2013年9月4日

9月4日 海と陸をつなぐ場所、防潮堤を考える(2)



津波の被害を食い止めるための「防潮堤」。現在、東北3県だけでも、総延長およそ370キロ、高い場所では、10メートルを超える高さの防潮堤の建設が、計画されています。
そんな中、「未来の海辺に何を残すか」・・というテーマで先日、「防潮堤」をめぐるシンポジウムが行われ、生態系や土木の専門家、また被災地の住民などが集まり、東北沿岸の未来について、さまざまな議論が交わされました。

きのうは、気仙沼市大谷地区の、三浦友幸さんのお話お送りしましたが、大谷地区に計画されている防潮堤の高さは、9.8m。砂浜を埋め立てる計画で、住民の間からも疑問の声があがっています。

..........

- 課題: 防潮堤を扱った上の本文のうち、「そんな中、「未来の海辺に何を」から「も疑問の声があがっています。」までの部分を、一字も変えずに書き写してください。

- データセット:
..........

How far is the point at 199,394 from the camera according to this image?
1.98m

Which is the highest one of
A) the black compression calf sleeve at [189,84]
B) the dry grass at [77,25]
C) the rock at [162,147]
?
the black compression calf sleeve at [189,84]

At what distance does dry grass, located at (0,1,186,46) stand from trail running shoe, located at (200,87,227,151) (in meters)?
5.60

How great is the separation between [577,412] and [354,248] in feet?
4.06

..........

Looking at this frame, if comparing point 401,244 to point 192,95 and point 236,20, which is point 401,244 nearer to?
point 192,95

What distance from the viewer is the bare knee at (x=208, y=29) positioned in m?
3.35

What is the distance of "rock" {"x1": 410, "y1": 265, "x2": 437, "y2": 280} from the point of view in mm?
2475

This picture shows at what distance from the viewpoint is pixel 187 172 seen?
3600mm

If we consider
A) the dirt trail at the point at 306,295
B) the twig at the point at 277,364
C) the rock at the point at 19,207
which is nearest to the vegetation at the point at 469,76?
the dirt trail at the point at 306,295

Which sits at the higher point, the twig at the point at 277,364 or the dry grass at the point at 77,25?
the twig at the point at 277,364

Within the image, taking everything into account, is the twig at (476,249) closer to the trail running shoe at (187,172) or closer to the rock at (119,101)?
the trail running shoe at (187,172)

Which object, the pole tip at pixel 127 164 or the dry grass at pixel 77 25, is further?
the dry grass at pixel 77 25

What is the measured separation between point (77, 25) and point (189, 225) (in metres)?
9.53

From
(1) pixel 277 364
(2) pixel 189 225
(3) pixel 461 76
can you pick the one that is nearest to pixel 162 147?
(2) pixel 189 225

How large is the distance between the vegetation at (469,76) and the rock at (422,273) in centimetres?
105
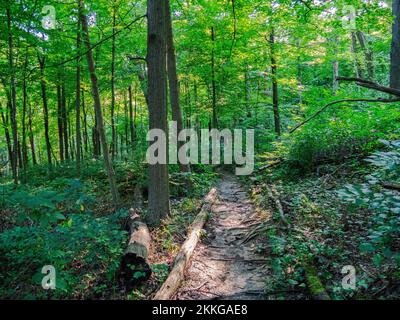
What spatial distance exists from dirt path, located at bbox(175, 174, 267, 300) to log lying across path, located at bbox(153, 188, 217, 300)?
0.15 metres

..........

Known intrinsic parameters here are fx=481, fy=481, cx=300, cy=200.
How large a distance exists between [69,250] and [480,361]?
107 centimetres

..........

- 回答文:
そんな中、「未来の海辺に何を残すか」・・というテーマで先日、「防潮堤」をめぐるシンポジウムが行われ、生態系や土木の専門家、また被災地の住民などが集まり、東北沿岸の未来について、さまざまな議論が交わされました。

きのうは、気仙沼市大谷地区の、三浦友幸さんのお話お送りしましたが、大谷地区に計画されている防潮堤の高さは、9.8m。砂浜を埋め立てる計画で、住民の間からも疑問の声があがっています。